Material provided —
= = = = = = =

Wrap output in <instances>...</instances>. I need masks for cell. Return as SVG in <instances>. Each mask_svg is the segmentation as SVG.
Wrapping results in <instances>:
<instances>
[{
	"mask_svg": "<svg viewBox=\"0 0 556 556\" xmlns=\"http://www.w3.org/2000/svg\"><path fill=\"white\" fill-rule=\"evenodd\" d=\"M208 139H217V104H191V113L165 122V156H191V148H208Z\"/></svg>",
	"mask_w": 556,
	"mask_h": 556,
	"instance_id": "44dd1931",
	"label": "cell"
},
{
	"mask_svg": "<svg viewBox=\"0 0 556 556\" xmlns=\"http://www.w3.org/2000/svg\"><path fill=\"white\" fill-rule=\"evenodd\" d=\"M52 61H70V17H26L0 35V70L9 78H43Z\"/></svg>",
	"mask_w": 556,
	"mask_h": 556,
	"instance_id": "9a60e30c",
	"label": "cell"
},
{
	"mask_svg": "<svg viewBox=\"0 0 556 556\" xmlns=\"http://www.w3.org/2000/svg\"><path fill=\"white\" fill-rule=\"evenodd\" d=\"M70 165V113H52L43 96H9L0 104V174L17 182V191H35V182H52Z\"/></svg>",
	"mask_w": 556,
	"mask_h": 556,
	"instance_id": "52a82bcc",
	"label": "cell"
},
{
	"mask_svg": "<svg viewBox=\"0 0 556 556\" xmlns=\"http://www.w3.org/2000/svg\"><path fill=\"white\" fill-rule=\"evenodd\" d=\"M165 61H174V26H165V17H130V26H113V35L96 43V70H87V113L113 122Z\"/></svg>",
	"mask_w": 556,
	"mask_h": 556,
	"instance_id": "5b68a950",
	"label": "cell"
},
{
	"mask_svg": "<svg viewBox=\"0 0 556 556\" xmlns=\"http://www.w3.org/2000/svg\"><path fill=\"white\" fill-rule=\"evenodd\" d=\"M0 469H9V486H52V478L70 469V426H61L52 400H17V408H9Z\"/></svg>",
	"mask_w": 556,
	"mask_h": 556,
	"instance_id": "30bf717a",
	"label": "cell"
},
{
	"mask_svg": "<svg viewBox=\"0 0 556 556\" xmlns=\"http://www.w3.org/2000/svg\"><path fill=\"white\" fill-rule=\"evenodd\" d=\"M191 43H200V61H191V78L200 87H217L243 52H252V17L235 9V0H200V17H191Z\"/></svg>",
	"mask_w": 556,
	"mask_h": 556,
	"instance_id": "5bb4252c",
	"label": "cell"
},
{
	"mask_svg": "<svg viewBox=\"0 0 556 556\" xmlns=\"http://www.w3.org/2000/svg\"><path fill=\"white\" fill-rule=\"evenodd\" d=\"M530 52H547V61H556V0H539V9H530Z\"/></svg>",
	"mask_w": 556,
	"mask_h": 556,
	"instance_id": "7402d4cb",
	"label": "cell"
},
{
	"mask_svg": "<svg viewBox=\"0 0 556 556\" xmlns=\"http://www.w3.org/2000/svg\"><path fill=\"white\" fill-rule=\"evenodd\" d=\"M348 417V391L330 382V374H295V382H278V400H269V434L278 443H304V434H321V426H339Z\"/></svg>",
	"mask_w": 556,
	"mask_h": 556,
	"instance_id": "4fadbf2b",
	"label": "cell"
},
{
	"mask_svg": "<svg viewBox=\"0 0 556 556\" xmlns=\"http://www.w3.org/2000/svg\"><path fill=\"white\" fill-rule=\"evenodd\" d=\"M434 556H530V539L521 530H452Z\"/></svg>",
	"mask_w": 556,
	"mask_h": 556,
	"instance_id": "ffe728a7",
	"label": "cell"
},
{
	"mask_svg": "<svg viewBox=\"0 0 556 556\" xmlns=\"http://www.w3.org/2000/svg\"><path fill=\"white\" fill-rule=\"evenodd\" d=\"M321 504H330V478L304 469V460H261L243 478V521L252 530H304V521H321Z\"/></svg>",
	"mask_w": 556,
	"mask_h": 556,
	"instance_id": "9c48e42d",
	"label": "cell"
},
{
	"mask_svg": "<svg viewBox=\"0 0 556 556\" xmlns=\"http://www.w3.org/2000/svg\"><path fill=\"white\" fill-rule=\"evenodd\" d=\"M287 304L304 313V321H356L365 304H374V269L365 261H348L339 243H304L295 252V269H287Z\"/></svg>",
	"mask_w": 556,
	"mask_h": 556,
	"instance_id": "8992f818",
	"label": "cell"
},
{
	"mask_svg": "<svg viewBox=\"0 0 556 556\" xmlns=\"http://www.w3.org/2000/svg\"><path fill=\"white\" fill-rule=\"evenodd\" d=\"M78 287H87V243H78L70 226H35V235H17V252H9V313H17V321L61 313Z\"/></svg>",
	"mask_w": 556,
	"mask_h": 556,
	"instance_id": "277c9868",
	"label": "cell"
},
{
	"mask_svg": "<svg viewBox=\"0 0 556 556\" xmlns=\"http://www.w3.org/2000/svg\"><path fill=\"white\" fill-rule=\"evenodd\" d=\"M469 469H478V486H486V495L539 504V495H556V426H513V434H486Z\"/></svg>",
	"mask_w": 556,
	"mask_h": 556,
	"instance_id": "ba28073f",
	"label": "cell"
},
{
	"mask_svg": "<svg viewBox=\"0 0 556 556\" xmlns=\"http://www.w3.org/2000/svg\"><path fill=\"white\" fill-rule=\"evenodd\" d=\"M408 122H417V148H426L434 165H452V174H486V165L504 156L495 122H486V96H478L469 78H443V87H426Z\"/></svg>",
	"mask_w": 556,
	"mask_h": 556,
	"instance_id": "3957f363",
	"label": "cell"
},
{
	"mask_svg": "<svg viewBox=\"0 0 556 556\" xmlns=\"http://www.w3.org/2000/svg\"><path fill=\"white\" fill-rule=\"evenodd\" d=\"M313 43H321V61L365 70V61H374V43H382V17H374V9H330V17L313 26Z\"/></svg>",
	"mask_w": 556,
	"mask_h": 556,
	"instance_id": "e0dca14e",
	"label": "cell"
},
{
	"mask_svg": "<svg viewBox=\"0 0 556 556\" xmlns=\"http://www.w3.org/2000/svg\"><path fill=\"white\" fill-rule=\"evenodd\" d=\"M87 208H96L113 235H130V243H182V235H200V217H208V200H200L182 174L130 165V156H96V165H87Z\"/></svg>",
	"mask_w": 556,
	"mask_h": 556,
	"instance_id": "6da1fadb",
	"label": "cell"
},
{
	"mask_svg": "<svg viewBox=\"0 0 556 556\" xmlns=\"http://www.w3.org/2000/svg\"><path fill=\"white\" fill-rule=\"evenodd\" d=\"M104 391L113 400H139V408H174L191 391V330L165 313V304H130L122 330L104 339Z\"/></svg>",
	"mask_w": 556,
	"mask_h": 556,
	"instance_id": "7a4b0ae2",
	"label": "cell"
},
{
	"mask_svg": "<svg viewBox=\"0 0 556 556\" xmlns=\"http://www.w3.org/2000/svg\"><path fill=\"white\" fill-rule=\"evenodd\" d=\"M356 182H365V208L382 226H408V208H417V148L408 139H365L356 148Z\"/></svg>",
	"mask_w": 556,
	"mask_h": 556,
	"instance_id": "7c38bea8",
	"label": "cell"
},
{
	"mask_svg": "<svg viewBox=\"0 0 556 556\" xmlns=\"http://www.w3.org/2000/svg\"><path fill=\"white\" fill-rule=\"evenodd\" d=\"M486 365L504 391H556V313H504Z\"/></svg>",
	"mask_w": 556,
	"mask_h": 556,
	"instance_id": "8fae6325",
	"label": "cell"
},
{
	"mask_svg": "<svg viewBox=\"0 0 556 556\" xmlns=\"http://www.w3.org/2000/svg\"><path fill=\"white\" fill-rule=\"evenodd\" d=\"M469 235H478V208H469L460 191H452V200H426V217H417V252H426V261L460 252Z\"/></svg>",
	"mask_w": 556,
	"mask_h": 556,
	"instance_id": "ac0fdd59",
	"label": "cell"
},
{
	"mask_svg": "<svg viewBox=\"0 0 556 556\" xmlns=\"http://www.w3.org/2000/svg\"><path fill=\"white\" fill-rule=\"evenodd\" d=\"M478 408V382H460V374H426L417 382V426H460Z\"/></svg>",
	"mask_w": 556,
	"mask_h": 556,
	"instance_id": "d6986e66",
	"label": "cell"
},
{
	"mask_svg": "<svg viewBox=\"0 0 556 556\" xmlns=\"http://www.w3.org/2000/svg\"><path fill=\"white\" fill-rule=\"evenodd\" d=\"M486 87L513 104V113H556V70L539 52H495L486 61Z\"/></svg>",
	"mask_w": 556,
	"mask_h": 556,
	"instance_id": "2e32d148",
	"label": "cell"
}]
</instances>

= = = = = = =

What is asked — Extract each line of the material above that contains the string "instances". Match case exactly.

Result for this exercise —
Wrap output in <instances>...</instances>. I need masks for cell. Return as SVG in <instances>. Each mask_svg is the segmentation as SVG.
Wrapping results in <instances>:
<instances>
</instances>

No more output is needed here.